### TESTO SCELTO
************

Avevamo capito che non ci sarebbe stato Netflix e quindi i suoi film americani importanti, ma la sorpresa è che a Cannes quest’anno non c’è proprio Hollywood.
Il direttore del festival Thierry Fremaux lo ha spiegato affermando che spesso il festival è stato criticato perché ad essere invitati sono sempre gli stessi nomi (che è vero) e dunque hanno preferito aprirsi al nuovo. La risposta è pretestuosissima, poiché il nuovo è anche hollywoodiano, e perché sappiamo tutti che il festival ha bisogno, tantissimo, di star, visto quanto ha bisogno di copertura (tantissimo). Sembra difficile che non abbiano “voluto” film di grandissimi autori o grandissime star e si può dire con un buon margine di certezza che questa “scelta” non dispiacerà ad altri direttori di grandi festival europei.

Di certo c’era poco tra cui pescare, i film di alto profilo pronti per Maggio non sono propriamente molti, ma lo stesso questa notizia avrà un impatto potente sull’affluenza al festival che invece si è riempito di Medio e Estremo Oriente. Nomi anche qui impeccabili, Lee Chang Dong, Zhang Yimou, Wang Bing, Jia Zhang Ke, Jafar Panahi, davvero il meglio del meglio, ma con un richiamo decisamente minore anche considerando solo i loro stessi paesi di provenienza!

È insomma un festival di Cannes con un fuori concorso molto povero e in cui quasi metà del concorso è costituito da film diretti da persone di colore, con un buona presenza femminile e con davvero poche sorprese. Dal lato del politicamente corretto e dei grandi cambiamenti in corso nel mondo del cinema si sono messi al riparo e magari, sarà davvero un’edizione con film fantastici. Di certo avrà meno richiamo.
Ad alzare tutte le medie sarà la presenza di Solo, lo spin off di Guerre Stellari (“il terzo film dell’universo Guerre Stellari ad essere presentato a Cannes” ha detto Fremaux) ma già si sapeva. Come già si sapeva di Javier Bardem e Penelope Cruz in Everybody Knows il nuovo film di Asghar Farhadi che aprirà.

************

### CONSEGNA 1
Ricopia tale e quale il tratto delle righe della raccolta che va dalla riga contenente "Which of the following" fino alla riga contenente "0.67 meters", entrambe incluse.
Il testo e le righe provengono da fonti diverse.

### Voci della raccolta
************

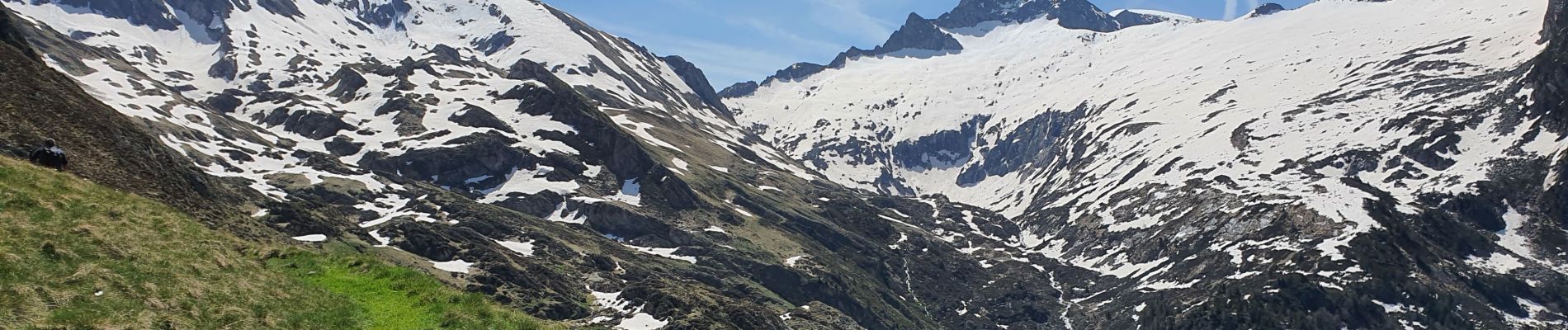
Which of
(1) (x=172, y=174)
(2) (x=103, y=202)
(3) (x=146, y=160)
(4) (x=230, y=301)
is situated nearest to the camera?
(4) (x=230, y=301)

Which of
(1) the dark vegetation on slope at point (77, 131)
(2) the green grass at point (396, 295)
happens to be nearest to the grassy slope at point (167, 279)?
(2) the green grass at point (396, 295)

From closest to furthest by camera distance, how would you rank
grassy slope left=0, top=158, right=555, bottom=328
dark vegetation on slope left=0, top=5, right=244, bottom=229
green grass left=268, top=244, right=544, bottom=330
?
grassy slope left=0, top=158, right=555, bottom=328 → green grass left=268, top=244, right=544, bottom=330 → dark vegetation on slope left=0, top=5, right=244, bottom=229

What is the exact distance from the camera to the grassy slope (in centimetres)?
3028

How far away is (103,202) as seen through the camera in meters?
42.2

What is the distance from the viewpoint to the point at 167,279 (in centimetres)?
3403

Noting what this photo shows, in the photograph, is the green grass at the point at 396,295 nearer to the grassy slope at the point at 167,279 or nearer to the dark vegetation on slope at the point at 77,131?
the grassy slope at the point at 167,279

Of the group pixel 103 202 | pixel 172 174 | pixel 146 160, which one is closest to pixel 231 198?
pixel 172 174

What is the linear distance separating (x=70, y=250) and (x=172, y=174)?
63.8 m

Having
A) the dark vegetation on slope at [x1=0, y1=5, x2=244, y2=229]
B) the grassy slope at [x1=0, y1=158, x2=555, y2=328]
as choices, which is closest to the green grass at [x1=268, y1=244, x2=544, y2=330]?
the grassy slope at [x1=0, y1=158, x2=555, y2=328]

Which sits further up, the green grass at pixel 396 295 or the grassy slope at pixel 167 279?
the grassy slope at pixel 167 279

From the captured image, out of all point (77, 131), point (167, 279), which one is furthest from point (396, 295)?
point (77, 131)

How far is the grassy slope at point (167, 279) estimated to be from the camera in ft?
99.3

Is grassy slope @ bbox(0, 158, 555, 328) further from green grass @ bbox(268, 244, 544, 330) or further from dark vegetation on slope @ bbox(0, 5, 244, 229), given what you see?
dark vegetation on slope @ bbox(0, 5, 244, 229)

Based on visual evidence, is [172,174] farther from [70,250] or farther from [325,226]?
[325,226]
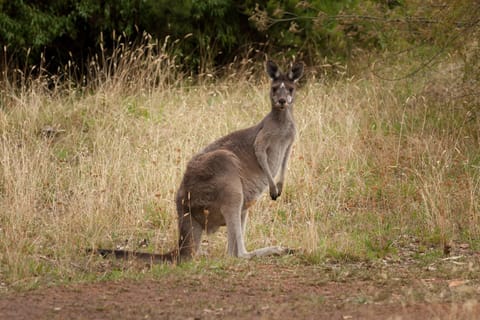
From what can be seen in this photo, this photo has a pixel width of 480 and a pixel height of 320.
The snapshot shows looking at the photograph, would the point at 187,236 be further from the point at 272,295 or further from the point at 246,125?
the point at 246,125

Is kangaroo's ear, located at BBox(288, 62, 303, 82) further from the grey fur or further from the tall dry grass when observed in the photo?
the tall dry grass

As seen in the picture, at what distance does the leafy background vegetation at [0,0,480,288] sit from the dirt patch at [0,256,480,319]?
0.49 meters

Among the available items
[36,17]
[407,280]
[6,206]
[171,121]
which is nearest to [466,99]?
[171,121]

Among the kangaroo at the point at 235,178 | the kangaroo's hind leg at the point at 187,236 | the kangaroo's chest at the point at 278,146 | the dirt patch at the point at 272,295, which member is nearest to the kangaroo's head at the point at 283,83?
the kangaroo at the point at 235,178

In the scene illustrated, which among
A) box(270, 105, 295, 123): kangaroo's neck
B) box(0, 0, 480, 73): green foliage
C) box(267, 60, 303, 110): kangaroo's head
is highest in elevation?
box(0, 0, 480, 73): green foliage

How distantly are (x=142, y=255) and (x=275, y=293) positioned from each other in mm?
1396

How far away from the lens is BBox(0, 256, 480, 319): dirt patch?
600 cm

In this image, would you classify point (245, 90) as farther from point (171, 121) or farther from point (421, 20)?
point (421, 20)

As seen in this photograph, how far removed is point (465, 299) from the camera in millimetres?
6281

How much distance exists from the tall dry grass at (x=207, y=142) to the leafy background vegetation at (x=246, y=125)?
3 cm

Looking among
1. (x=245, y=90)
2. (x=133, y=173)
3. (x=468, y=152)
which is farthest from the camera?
(x=245, y=90)

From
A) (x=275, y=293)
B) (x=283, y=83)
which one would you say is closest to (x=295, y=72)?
(x=283, y=83)

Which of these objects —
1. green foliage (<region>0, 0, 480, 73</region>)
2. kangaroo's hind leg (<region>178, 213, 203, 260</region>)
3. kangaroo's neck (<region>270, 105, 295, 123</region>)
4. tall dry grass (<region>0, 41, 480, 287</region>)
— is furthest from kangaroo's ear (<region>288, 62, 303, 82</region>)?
green foliage (<region>0, 0, 480, 73</region>)

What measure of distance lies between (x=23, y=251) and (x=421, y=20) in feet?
19.9
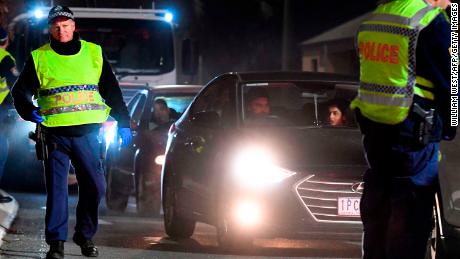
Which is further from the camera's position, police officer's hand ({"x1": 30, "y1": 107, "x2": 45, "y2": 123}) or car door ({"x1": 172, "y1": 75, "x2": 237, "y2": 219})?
car door ({"x1": 172, "y1": 75, "x2": 237, "y2": 219})

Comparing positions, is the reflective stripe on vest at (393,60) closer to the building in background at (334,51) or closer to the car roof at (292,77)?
the car roof at (292,77)

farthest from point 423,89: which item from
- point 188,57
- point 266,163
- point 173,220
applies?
point 188,57

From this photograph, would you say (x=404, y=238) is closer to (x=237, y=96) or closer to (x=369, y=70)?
(x=369, y=70)

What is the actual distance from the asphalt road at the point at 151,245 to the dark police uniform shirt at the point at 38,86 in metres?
0.99

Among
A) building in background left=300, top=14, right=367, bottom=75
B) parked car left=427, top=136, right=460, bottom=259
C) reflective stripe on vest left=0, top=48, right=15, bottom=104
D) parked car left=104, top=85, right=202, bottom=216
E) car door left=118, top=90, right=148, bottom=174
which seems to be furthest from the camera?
building in background left=300, top=14, right=367, bottom=75

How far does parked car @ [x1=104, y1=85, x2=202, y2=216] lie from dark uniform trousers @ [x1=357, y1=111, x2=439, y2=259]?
6.43 m

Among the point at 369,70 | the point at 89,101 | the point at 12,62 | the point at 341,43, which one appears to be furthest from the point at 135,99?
the point at 341,43

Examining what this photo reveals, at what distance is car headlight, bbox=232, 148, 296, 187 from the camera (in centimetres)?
855

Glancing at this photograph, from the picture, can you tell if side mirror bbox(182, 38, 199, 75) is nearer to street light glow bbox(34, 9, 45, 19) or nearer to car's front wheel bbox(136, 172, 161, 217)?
street light glow bbox(34, 9, 45, 19)

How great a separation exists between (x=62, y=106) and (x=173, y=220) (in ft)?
6.25

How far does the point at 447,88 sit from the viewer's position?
5270mm

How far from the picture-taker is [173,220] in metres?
9.91

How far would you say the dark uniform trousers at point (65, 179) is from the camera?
27.5 ft

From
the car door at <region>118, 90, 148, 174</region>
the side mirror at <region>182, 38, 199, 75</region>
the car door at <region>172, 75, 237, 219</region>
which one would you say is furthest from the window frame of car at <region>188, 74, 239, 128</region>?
the side mirror at <region>182, 38, 199, 75</region>
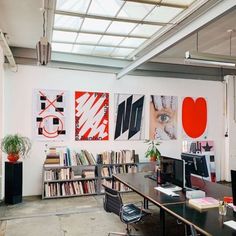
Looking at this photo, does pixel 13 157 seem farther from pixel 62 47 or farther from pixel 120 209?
pixel 120 209

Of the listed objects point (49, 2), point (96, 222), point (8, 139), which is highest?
point (49, 2)

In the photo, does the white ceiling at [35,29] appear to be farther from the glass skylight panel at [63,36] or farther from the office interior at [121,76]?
the glass skylight panel at [63,36]

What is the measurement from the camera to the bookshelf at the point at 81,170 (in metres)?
5.54

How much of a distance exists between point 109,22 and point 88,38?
93 cm

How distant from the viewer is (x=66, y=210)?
4.78 meters

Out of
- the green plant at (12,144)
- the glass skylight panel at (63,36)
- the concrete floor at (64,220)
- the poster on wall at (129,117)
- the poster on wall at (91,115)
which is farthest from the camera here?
the poster on wall at (129,117)

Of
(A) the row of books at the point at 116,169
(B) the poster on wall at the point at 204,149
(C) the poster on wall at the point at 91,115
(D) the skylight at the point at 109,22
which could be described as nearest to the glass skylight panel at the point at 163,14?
(D) the skylight at the point at 109,22

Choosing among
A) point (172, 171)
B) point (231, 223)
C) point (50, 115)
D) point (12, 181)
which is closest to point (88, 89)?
point (50, 115)

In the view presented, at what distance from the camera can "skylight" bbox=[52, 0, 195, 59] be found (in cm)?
354

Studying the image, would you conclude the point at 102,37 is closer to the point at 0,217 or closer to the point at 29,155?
the point at 29,155

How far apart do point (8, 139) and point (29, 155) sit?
84cm

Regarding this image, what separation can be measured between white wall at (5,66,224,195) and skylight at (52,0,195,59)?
792 mm

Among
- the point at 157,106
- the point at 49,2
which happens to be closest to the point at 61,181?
the point at 157,106

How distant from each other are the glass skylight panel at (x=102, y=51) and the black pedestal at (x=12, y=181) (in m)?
2.95
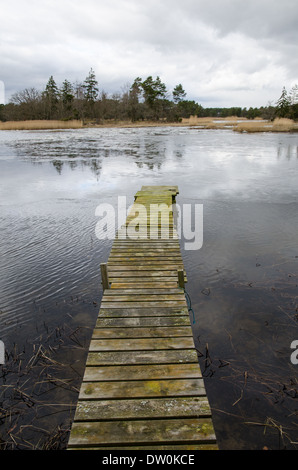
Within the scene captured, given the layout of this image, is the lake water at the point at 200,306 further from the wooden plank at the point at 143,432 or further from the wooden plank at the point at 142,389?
the wooden plank at the point at 143,432

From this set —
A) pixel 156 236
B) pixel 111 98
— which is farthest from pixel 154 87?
pixel 156 236

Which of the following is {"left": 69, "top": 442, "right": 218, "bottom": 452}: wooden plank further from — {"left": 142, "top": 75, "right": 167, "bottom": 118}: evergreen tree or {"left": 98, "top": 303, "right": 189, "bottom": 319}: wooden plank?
{"left": 142, "top": 75, "right": 167, "bottom": 118}: evergreen tree

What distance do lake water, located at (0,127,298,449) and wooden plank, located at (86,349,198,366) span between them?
0.67 meters

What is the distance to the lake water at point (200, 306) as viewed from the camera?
368 cm

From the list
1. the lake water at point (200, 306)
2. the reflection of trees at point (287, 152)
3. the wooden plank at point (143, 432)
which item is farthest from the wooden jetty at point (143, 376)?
the reflection of trees at point (287, 152)

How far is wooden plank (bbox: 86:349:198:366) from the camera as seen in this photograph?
3.67 m

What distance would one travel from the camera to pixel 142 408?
304cm

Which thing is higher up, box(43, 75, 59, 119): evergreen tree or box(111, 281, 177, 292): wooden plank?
box(43, 75, 59, 119): evergreen tree

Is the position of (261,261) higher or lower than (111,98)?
lower

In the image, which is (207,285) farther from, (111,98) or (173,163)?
(111,98)

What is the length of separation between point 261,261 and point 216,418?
14.3ft

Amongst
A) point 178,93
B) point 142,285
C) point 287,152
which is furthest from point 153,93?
point 142,285

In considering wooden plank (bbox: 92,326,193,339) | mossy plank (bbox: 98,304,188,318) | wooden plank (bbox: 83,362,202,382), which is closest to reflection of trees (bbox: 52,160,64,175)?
mossy plank (bbox: 98,304,188,318)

************

### CONSEGNA 2
Riscrivi il passo del testo su Cannes da "Avevamo capito che" fino a "grandi festival europei." compreso, mettendo "Amazon" al posto di "Netflix".

### SOLUZIONE 1
Which of the following is {"left": 69, "top": 442, "right": 218, "bottom": 452}: wooden plank further from — {"left": 142, "top": 75, "right": 167, "bottom": 118}: evergreen tree or {"left": 98, "top": 303, "right": 189, "bottom": 319}: wooden plank?
{"left": 142, "top": 75, "right": 167, "bottom": 118}: evergreen tree

What distance do lake water, located at (0,127,298,449) and wooden plank, located at (86,349,198,366) span between them?
0.67 meters

### SOLUZIONE 2
Avevamo capito che non ci sarebbe stato Amazon e quindi i suoi film americani importanti, ma la sorpresa è che a Cannes quest’anno non c’è proprio Hollywood.
Il direttore del festival Thierry Fremaux lo ha spiegato affermando che spesso il festival è stato criticato perché ad essere invitati sono sempre gli stessi nomi (che è vero) e dunque hanno preferito aprirsi al nuovo. La risposta è pretestuosissima, poiché il nuovo è anche hollywoodiano, e perché sappiamo tutti che il festival ha bisogno, tantissimo, di star, visto quanto ha bisogno di copertura (tantissimo). Sembra difficile che non abbiano “voluto” film di grandissimi autori o grandissime star e si può dire con un buon margine di certezza che questa “scelta” non dispiacerà ad altri direttori di grandi festival europei.